A rheological study of the bioleaching process of an iron ore for the elimination of gangue minerals

Abstract Bioleaching was used to dissolve zinc, phosphorus, potassium and calcium oxide found in iron concentrates using acidophilic microorganisms to enhance the iron yield. Rheological properties of the mineral pulps revealed a maximum in the zero shear-rate viscosity (0.068 Pa s) during day 5 of the process. The mineral concentrate contained hematite (Fe2O3) and magnetite (Fe3O4). Dissolution kinetics were followed in a continuous stirring tank reactor (CSTR) and pulp rheological properties were measured. Various analytical techniques were employed to evaluate the initial and final compositions of the mineral iron concentrates, such as scanning electron microscopy (SEM) and X-ray diffraction using the powder method (XRD). Data obtained from SAOS (small amplitude oscillatory shear) and simple shear were modeled using the multimodal Maxwell model and a kinetic rheological model (BMP), respectively. Up to 72% P, 91% CaO, 74% K and 53% Zn were dissolved in 5 days, where a maximum in both rheological analysis (continuous and oscillatory flow) was observed. This maximum coincided with the end of the microbial growth phase, demonstrating that the microbial growth kinetics influenced the rheological property, which can be modeled using a kinetic-like constitutive equation.
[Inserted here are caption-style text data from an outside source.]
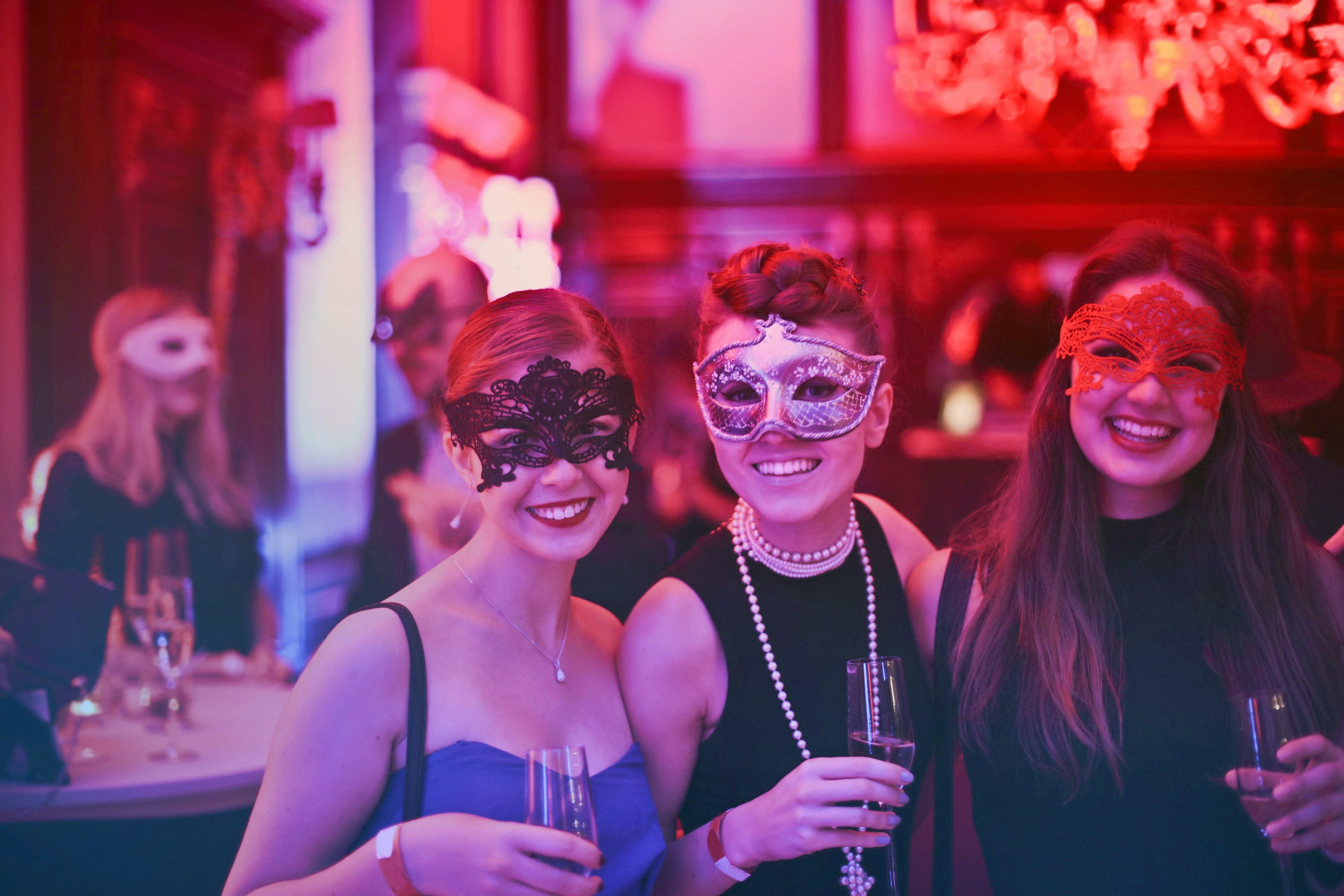 Group of three female event attendees, wearing masquerade masks at corporate event | Global agency, BCD Meetings & Events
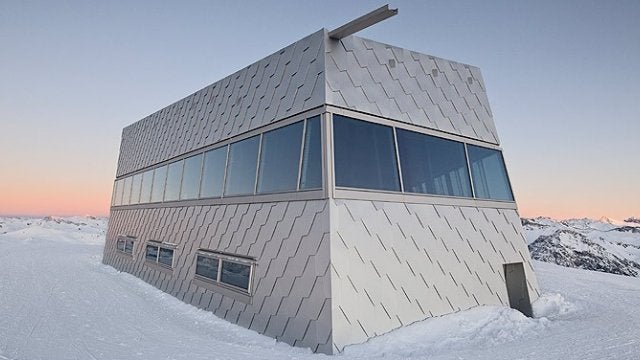 Dine Among the Peaks in This Aluminum-Scaled Alpine Eatery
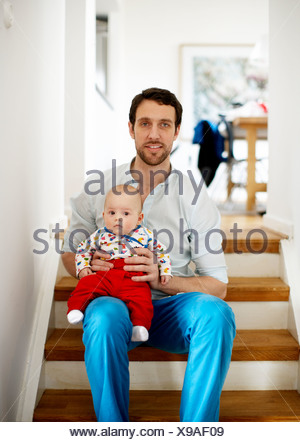 Portrait of father with baby sitting on floor - Stock Photo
The linear viscoelastic response of the pulp is consistent with the appearance of a weak gel at long times (low frequency) with relaxation exponent of n = 0.91 and gel strength of S = 0.0151 Pa sn. A generalized Maxwellian behavior with three relaxation times was observed at high frequency, associated with biofilm–particle interactions. Further investigations may consider other rheological analysis such as LAOS or stress relaxation.